I can see why you would think this, and why it intuitively would seem so. There may be a degree of truth to it as well, in that culture is shaped by common values (which can be informed by religious doctrine). In cultures where there is a dominant religion, cultural values will tend to follow the values of the dominant religion, and some of those values will find their way into law.

I certainly don't deny that religion has played some role in the development of human morality and law.

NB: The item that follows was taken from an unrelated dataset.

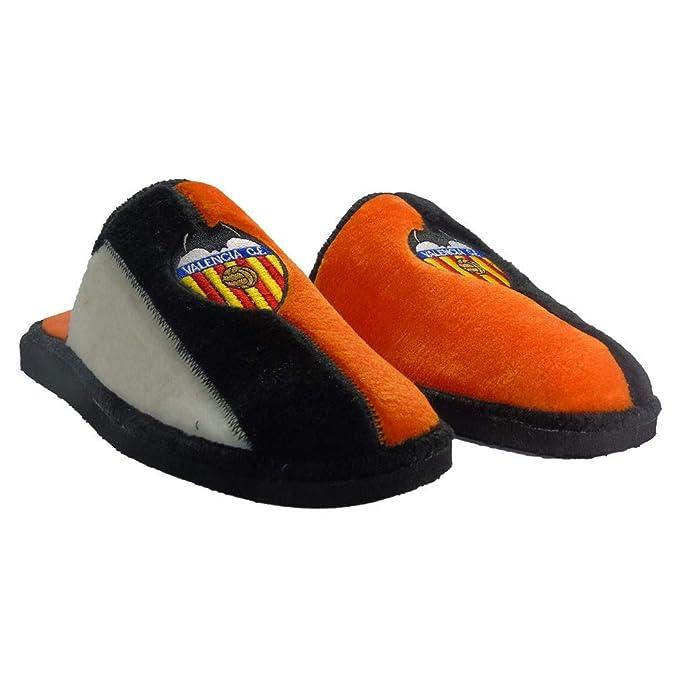 d7e265d4a Zapatillas DE Estar por CASA del Valencia C.F.  Amazon.es  Zapatos y  complementos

HOWEVER... In many cases, acts which are proscribed by religion are also proscribed by humanistic value systems, seemingly because we are empathetic beings who value our own well-being and therefore are supportive of laws and customs that forbid certain acts (e.g. theft, murder, assault, rape), at least within our own cultural group. (I'll admit that historically, humanity has not been consistent at applying those values to people who are "not like us".) This is evidenced by observing cultures who proscribe such acts, and who have not been exposed to religion (as it is familiar to us). I don't have a cite handy, and can't recall the specifics, but I do recall an aboriginal culture that had no recognizable concept of deity, but who nonetheless had developed a system of cultural mores overlapping those influenced by Abrahamaic religions. Then there's the animistic / shamanistic cultures which I am not sure fit into the religious mold as we imagine.

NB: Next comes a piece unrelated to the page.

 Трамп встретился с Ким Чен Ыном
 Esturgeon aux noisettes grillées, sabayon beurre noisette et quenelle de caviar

It is not necessarily so that religion informs our sense of morality and law and that humanistic values evolved as a result. It's possible that primitive humanistic values predated religion, and religion was built in part on those values.

As religion predates recorded history, this seems to be a question with no clear answer.

(*) I'll note that the young earth creationist viewpoint could likely not find anything to agree with in the above. My post assumes an audience that accepts that human culture is much older than the YEC view, and that the Biblical account in Genesis and elsewhere does not mean that all of humanity was descended from two persons with direct or indirect revelatory knowledge. I don't see much purpose in discussing this issue with someone who holds that viewpoint, as there will be little common ground to start from. (While I don't personally believe the creation story, or believe in revealed knowledge, I would not make those points of contention for the purposes of this thread.)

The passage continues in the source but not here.